## Enunciado
Reproduza integralmente o texto sobre as secas e o Polígono das Secas, sem alterar nenhuma palavra.

## Documento
######

Crises climáticas periódicas, como
enchentes, geadas e secas, acontecem em qualquer parte do mundo, prejudicando a
agricultura. Em alguns casos tornam-se calamidades sociais. Porém, só se
transformam em flagelo social quando precárias condições sociais, políticas e
econômicas assim o permitem. Regiões semi-áridas e áridas do mundo são
aproveitadas pela agricultura, por meio do desenvolvimento de culturas secas ou
culturas irrigáveis, como acontece nos Estados Unidos, Israel, México, Peru,
Chile ou Senegal.
Delimitado pelo Governo Federal, em
1951 (Lei n° 1.348), o Polígono das Secas, com uma dimensão de
950.000 km2, equivale a mais da metade do: território da região Nordeste
(52,7%), que vai desde o Piauí até parte do norte de Minas Gerais. O clima é
semi-árido e a vegetação de caatingas. O solo é raso, na sua maior parte, e a
evaporação da água de superfície é grande. Essa é a área mais sujeita aos
efeitos das secas periódicas.
O fenômeno natural das secas ensejou
o surgimento de um fenômeno político denominado indústria da seca.

######

## Registros

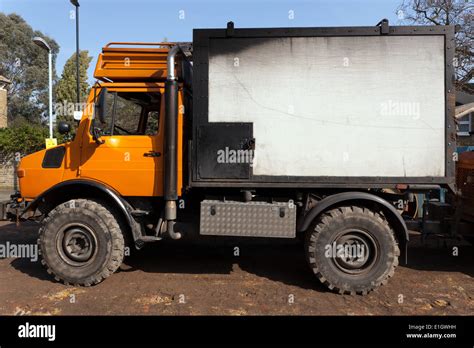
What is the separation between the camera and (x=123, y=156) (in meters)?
4.71

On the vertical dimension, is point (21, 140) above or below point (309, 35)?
below

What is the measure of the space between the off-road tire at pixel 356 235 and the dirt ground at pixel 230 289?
0.18 m

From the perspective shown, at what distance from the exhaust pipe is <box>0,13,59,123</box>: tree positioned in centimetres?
4583

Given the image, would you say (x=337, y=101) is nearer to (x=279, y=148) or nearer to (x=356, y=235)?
(x=279, y=148)

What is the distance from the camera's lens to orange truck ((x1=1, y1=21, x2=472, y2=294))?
4.29 metres

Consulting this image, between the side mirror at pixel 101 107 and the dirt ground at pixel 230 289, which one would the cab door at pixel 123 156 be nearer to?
the side mirror at pixel 101 107

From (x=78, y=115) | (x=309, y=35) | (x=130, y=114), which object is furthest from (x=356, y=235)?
(x=78, y=115)

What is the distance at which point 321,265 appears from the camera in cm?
442

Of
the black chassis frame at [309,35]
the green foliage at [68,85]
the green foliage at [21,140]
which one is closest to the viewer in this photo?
the black chassis frame at [309,35]

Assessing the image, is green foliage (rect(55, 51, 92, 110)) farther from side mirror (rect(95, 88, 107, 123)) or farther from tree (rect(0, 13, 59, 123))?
side mirror (rect(95, 88, 107, 123))

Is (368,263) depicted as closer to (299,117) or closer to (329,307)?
(329,307)

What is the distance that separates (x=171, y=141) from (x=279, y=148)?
1446 millimetres

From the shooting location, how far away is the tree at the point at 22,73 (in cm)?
4278

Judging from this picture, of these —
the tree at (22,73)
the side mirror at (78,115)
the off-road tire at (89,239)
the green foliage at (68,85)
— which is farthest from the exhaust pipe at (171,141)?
the tree at (22,73)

######

## Tarefa concluída
Crises climáticas periódicas, como
enchentes, geadas e secas, acontecem em qualquer parte do mundo, prejudicando a
agricultura. Em alguns casos tornam-se calamidades sociais. Porém, só se
transformam em flagelo social quando precárias condições sociais, políticas e
econômicas assim o permitem. Regiões semi-áridas e áridas do mundo são
aproveitadas pela agricultura, por meio do desenvolvimento de culturas secas ou
culturas irrigáveis, como acontece nos Estados Unidos, Israel, México, Peru,
Chile ou Senegal.
Delimitado pelo Governo Federal, em
1951 (Lei n° 1.348), o Polígono das Secas, com uma dimensão de
950.000 km2, equivale a mais da metade do: território da região Nordeste
(52,7%), que vai desde o Piauí até parte do norte de Minas Gerais. O clima é
semi-árido e a vegetação de caatingas. O solo é raso, na sua maior parte, e a
evaporação da água de superfície é grande. Essa é a área mais sujeita aos
efeitos das secas periódicas.
O fenômeno natural das secas ensejou
o surgimento de um fenômeno político denominado indústria da seca.